La remise en cause du modèle webérien et l'efficace propre de corpus symboliques non-judéo-chrétiens y voisinent pour la Chine avec l'idéologie communiste, au Japon avec le métissage occidental, en Inde avec les séquelles fortes du colonialisme européen. Le concept de culturalité trouve là des points d'appui forts et constitue un facteur à part entière, dans les différentes dialectiques qu'ils entretient, comme moteur ou frein de développement.
- La dernière partie enfin est un essai d'élaboration d'un modèle à plusieurs variantes selon l'axe des spécificités civilisationnelles et culturales, en synergie ou en confrontation avec le paradigme occidental. L'approche anthropologique, dont aujourd'hui le discours écologique, environnemental et aussi les réalités géopolitiques rappelle la pertinence, est mise en avant comme perspective unifiante, seule à même de produire des dialogues et d'éviter des affrontements ou préserver d'une dérive vers une homogénéité appauvrissante ou agonistique.
III. Le projet et l'enjeu de la recherche
Je vais maintenant essayer, en termes plus techniques, de faire la synthèse de mon travail en termes de méthode et d'enjeux.
- Le projet a consisté à opérer un décloisonnement disciplinaire, en croisant des niveaux de réalité en général séparés (ou opposés) ou placés dans un lien univoque de déterminations ( des conditions matérielles vers les superstructures, comme l' enseigne le matérialisme historique).
- Il s'est agi de pratiquer une conception holistique de l'économie aujourd'hui parcélisée.
Les travaux d'économie les plus courants ne traitent que de variables limitées, de facteurs liés ou indépendants, en perdant de vue contexte, environnement global et systèmes.
Les théories et modèles économiques contemporains - du marché ou de l'équilibre général, de la rationalité standard ou limitée, de la régulation, ou de la théorie des jeux, laissent de côté des pans entiers du réel où ils baignent eux -mêmes et dont ils sont supposés rendre compte.
Imaginaire, symbolique et réalité, au même titre que dans la sphère psychique (ou de l'inconscient collectif), pourraient bien y avoir leur mot à dire.
C'est l'objet d'un des chapitres de la dernière partie.
- J'ai ensuite tenté d'effectuer un travail d'élucidation appelé " archéologique ", au sens de M.Foucault, sur l'axe de la genèse historique des processus de croissance/développement, et sur celui aussi plus structural (ou systémique) de la situation contemporaine.

Consigne:
Répondez à ces questions sur l'extrait :
(a) Quelle approche la dernière partie met-elle en avant comme perspective unifiante ?
(b) Quelle conception de l'économie s'est-il agi de pratiquer ?
(c) Au sens de quel auteur le travail d'élucidation est-il qualifié d'« archéologique » ?

(Lignes d'un jeu de données de raisonnement spatial)
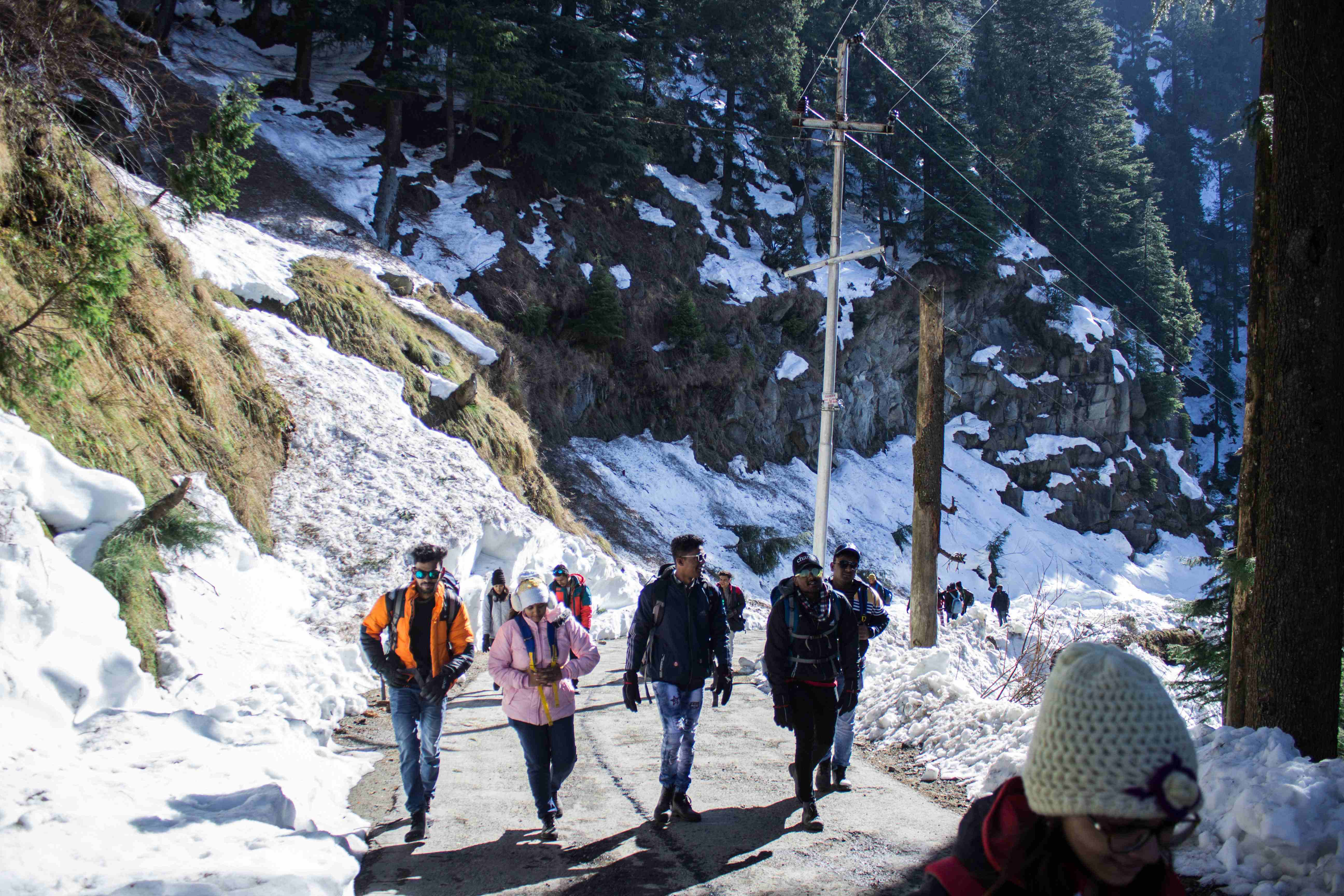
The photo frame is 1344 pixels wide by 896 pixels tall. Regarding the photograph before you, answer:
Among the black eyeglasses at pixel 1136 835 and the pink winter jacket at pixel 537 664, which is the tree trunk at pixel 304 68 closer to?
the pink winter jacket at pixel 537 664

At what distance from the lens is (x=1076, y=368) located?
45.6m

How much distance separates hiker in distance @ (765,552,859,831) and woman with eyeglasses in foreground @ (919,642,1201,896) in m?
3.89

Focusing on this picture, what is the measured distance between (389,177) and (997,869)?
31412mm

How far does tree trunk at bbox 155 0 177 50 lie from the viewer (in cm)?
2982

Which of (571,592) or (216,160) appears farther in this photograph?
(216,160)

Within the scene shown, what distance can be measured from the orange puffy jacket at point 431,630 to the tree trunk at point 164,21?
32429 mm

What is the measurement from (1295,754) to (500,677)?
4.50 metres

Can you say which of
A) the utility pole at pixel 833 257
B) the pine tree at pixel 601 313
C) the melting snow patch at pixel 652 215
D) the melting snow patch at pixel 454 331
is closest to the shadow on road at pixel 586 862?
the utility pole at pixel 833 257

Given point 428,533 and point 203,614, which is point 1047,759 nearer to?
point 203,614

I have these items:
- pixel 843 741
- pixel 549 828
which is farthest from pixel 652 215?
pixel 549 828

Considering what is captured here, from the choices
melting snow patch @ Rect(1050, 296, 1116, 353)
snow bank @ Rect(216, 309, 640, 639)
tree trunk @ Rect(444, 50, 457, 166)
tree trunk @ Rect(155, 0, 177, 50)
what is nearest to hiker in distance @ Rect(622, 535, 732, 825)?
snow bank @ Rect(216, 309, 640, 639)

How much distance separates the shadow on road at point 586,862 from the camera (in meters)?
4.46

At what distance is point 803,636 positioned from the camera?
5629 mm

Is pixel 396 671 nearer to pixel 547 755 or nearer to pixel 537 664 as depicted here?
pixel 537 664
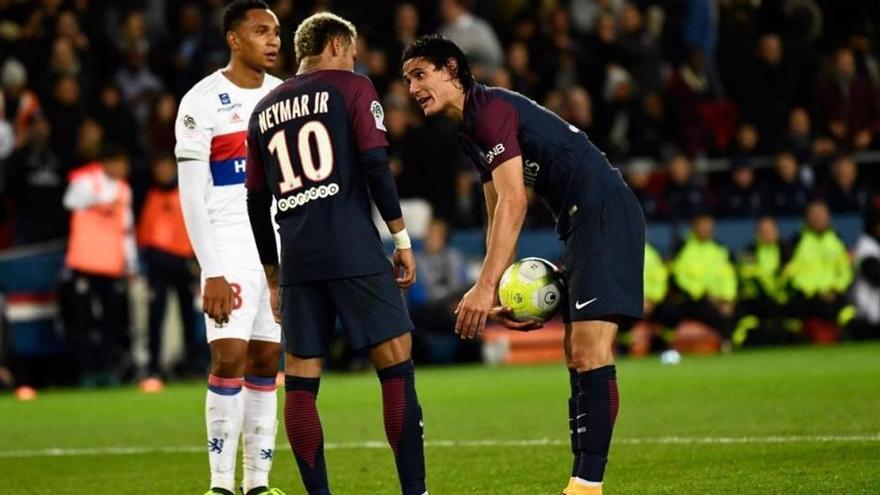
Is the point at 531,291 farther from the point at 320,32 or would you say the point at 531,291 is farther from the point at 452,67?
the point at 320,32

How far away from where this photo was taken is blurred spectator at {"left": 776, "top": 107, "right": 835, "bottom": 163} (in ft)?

Réponse:
(a) L'approche anthropologique.
(b) Une conception holistique.
(c) M. Foucault.